Rewrite the Mars passage from the words containing "To answer Robert" through "I am correct.", swapping "algal mats" for "microbial mats".

EXCERPTED TEXT Start Marker

To answer Robert Crawley's indignant question: I put Horvath's hypothesis
about algal mats on Mars at the very end of my lengthy article because it
sems to be considered extremely unlikely by the scientific community in
general -- the surface of Mars is a very nasty environment for any kind of
living things, there are (as I said) all sorts of plausible non-organic
explanations, and the evidence Horvath provided for their being algal mats
rather than simple patterns of defrosting was (as I pointed out) so thin
that even a non-scientist can see holes in it.  If he turns out to be
correct, I'll hvae an awful lot of crow to eat -- but the odds are extremely
strong that I am correct.

The best way to double-check on the hypothesis would be simply to take
near-IR spectra of the dark areas -- which should be able to clearly detect
chlorophyll or any other organic substances in them, as well as detecting
water frost and CO2 frost, and identifying different types of minerals
(sulfates?) that may exist in the dunes.  The "OMEGA" near-IR spectrometer
on Mars Express -- which has a top resolution of several hundred meters --
may well be able to do the job adequately, since some of the dark areas are
over a kilometer across.  If it doesn't, the much higher-resolution near-IR
spectrometer planned for the 2005 U.S. orbiter should certainly be able to
do so.

EXCERPTED TEXT End Marker
STORED DATA Start Marker

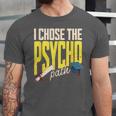 I Chose The Psycho Path Psychology Major Graduation Unisex Jersey T-Shirt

STORED DATA End Marker

• [RESPONSE TO THE EXERCISE]:
To answer Robert Crawley's indignant question: I put Horvath's hypothesis
about microbial mats on Mars at the very end of my lengthy article because it
sems to be considered extremely unlikely by the scientific community in
general -- the surface of Mars is a very nasty environment for any kind of
living things, there are (as I said) all sorts of plausible non-organic
explanations, and the evidence Horvath provided for their being microbial mats
rather than simple patterns of defrosting was (as I pointed out) so thin
that even a non-scientist can see holes in it.  If he turns out to be
correct, I'll hvae an awful lot of crow to eat -- but the odds are extremely
strong that I am correct.